Actio praescriptis verbis
Die actio praescriptis verbis war im römischen Recht eine Klageart für Innominatkontrakte, sogenannte „unbenannte Verträge“. Soweit sich Subsumptionsprobleme bei der Wahl der zutreffenden Klageart ergaben, wurden die Klageformeln nach Lage des Einzelfalles (actio in factum) gestaltet, folgten jedoch dem feststehenden Schema bonae fidei iudicia.[1]

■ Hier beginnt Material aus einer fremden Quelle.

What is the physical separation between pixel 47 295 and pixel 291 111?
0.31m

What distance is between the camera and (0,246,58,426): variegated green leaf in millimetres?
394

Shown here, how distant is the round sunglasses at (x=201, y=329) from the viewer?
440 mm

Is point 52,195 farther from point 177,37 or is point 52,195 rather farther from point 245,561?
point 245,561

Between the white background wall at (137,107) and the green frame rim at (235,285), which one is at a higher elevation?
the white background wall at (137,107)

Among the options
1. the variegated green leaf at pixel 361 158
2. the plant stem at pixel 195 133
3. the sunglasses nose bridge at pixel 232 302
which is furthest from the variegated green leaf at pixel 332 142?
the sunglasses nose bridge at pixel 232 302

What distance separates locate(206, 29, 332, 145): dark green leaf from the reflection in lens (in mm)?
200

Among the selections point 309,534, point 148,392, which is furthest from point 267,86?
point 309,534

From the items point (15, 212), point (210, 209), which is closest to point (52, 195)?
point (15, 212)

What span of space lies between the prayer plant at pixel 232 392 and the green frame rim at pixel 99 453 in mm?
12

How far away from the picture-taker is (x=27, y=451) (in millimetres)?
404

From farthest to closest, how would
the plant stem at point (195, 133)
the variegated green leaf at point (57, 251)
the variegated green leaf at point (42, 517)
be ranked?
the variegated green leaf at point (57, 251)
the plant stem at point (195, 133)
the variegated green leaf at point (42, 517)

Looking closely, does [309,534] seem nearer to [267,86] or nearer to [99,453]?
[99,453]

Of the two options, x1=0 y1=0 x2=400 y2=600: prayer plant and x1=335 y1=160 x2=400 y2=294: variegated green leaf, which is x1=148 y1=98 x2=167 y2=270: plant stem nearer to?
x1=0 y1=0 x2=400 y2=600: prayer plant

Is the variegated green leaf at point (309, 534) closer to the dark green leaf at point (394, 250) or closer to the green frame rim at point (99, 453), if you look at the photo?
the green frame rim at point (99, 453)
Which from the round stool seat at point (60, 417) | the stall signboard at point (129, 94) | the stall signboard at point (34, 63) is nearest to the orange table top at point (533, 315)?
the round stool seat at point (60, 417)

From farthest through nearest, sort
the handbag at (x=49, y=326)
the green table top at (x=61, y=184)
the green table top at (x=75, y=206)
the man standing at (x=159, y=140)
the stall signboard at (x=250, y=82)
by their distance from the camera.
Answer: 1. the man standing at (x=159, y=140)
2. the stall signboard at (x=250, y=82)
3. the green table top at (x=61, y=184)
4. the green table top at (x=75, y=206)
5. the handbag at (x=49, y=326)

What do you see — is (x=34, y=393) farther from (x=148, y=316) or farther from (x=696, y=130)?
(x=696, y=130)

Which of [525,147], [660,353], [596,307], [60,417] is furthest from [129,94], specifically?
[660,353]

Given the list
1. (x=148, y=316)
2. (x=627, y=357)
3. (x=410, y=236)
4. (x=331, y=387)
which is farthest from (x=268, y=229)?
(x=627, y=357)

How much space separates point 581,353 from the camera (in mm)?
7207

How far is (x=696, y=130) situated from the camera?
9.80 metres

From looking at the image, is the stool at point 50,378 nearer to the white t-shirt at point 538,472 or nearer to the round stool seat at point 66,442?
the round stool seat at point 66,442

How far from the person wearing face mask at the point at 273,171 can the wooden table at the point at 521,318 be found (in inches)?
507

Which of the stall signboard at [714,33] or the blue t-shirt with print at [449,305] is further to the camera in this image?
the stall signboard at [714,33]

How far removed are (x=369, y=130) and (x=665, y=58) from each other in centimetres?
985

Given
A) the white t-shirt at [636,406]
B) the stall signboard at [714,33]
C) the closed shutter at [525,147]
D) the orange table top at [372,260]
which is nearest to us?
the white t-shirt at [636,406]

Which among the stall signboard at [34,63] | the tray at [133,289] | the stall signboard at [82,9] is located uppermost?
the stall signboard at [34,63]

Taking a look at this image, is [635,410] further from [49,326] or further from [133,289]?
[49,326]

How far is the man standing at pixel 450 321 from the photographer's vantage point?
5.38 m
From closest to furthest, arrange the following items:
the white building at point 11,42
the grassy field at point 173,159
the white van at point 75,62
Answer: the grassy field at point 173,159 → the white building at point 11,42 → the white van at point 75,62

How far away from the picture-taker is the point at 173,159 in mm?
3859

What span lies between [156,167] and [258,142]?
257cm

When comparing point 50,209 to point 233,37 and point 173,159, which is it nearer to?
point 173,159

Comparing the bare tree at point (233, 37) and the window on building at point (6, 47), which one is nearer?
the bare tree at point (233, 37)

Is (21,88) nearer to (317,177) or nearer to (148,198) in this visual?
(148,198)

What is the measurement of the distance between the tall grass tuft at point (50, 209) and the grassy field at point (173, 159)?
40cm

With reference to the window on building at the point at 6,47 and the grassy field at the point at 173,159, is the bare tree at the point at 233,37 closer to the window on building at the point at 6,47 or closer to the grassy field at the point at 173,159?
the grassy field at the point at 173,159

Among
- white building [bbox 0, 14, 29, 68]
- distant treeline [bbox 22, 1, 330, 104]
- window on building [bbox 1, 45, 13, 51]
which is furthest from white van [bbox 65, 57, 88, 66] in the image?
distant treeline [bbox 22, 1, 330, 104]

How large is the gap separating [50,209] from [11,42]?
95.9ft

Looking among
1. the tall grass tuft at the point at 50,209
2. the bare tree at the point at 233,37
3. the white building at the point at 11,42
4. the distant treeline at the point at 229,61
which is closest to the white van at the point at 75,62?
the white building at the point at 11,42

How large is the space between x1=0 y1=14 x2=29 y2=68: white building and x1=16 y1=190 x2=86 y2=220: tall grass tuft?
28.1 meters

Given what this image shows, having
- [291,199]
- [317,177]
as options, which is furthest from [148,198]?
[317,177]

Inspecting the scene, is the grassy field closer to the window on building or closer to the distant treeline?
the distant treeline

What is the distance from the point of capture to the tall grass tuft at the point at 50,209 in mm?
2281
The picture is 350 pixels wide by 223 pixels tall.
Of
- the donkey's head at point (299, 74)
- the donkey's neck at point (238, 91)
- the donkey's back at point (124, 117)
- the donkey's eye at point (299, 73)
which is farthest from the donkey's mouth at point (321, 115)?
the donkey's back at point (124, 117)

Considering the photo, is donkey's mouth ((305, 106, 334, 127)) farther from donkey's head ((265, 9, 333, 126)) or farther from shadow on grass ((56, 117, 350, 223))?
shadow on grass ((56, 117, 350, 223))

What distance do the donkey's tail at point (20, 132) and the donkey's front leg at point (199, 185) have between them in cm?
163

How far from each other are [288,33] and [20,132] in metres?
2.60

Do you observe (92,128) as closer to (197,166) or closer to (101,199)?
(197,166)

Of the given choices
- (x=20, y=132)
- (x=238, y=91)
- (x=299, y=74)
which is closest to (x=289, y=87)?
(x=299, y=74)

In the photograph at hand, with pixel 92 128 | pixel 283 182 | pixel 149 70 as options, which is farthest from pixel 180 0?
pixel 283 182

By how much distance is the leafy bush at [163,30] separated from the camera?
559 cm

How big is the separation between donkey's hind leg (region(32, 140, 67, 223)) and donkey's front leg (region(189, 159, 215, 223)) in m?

Grundsätzlich herrschte im römischen Vertragsrecht Typenzwang vor, was die Zahl der möglichen Verpflichtungsgeschäfte begrenzte. Die in den modernen Rechtsordnungen verankerte Vertragsfreiheit war bei den Römern untergeordnet bedeutsam. Die römischen actiones richten sich nach zwölf spezifischen Verträgen aus, die schulmäßig in abschließender Anzahl als Vertragsobligationen in vier Gruppen unterteilt wurden. Neben Realverträgen (Leihe, Verwahrung, Verpfändung) standen die Verbalverträge (Stipulation, Mitgiftzusagen), Litteralverträge (Novationen von Schuldverträgen in Darlehensverbindlichkeiten) und Konsensualverträge (Kauf, Miete, Pacht, Dienst- und Werkverträge sowie Aufträge und Gesellschaftsrecht).[2] Wer jedoch Leistungen außerhalb eines typgebundenen Vertrages erbracht hatte und sich durch abredewidriges Verhalten seines Kontraktpartners nun enttäuscht sah, konnte nicht auf Erfüllung pochen. Er hatte lediglich das Recht, die von ihm erbrachten Vertragsleistungen zurückzufordern (condictio ob causam datorum).[1] Hier setzte in der nachklassischen Phase ein Umdenken ein. Wer bereits vorgeleistet hatte, sollte neben Kondiktions- auch Vertragserfüllungsansprüche geltend machen dürfen. Der Prätor formulierte den Einzelfall für die Prozessformel, indem er den Geschäftstyp ausließ und stattdessen den vorliegenden Sachverhalt schilderte.[1]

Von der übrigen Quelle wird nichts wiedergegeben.